Exercise aim:
Copy every line that contains the string "States" from the entries below.

Data supplied:
*** Begin section ***

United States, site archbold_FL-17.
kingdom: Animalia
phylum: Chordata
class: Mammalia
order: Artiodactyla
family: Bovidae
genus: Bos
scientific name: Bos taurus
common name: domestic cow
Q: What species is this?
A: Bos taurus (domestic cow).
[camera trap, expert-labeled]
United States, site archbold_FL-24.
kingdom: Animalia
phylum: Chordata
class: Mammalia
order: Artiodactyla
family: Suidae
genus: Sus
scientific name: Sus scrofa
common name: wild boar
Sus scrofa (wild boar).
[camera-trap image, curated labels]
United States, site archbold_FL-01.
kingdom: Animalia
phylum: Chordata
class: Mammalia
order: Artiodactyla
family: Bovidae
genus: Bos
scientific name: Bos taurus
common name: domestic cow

*** End section ***
*** Begin section ***

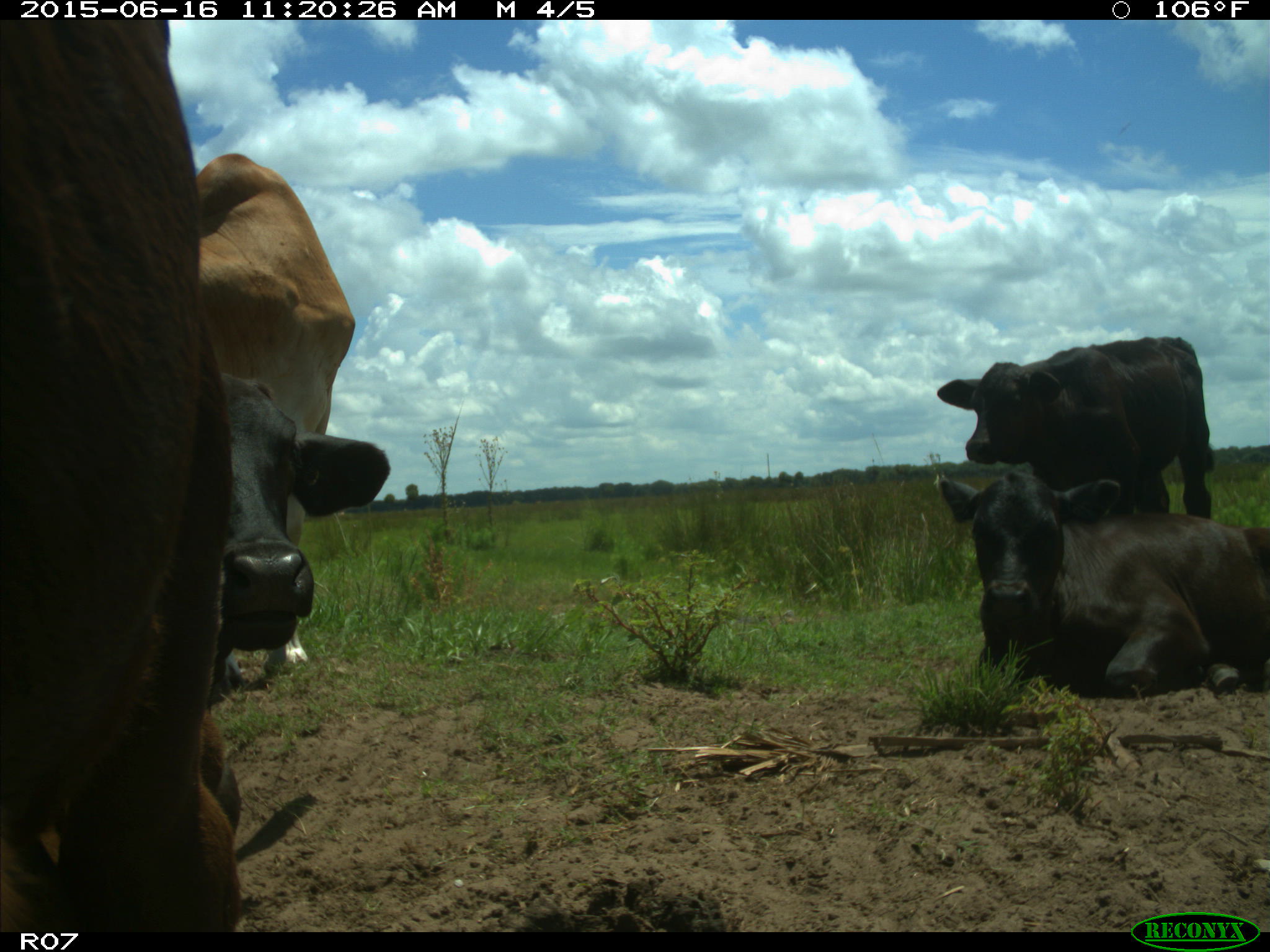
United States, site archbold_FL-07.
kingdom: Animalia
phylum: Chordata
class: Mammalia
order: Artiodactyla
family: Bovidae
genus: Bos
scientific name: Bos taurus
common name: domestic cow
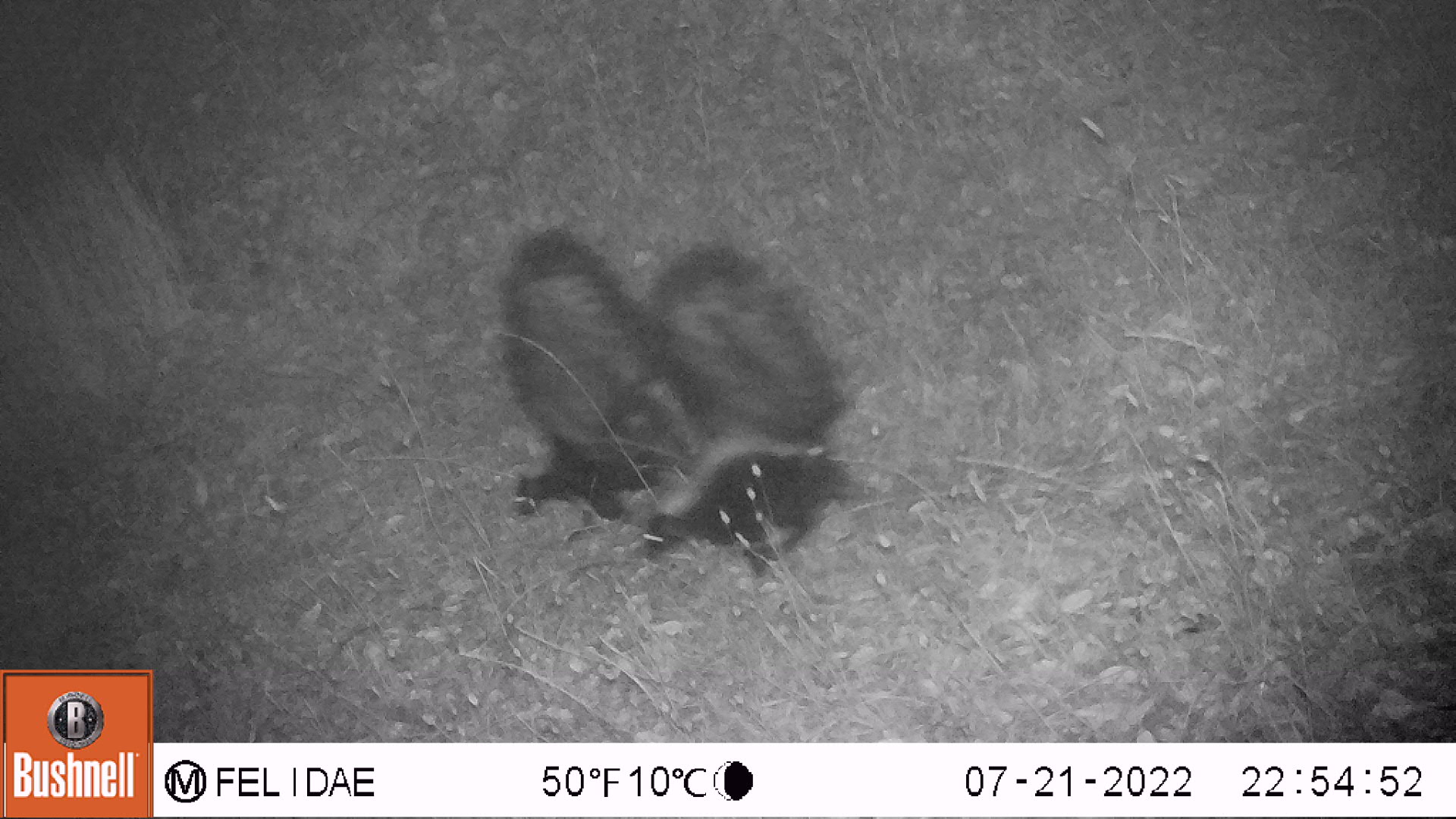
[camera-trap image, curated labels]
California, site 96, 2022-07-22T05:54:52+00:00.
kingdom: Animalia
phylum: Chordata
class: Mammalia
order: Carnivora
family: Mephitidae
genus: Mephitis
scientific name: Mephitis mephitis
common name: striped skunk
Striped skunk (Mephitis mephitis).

*** End section ***

Completed exercise:
United States, site archbold_FL-17.
United States, site archbold_FL-24.
United States, site archbold_FL-01.
United States, site archbold_FL-07.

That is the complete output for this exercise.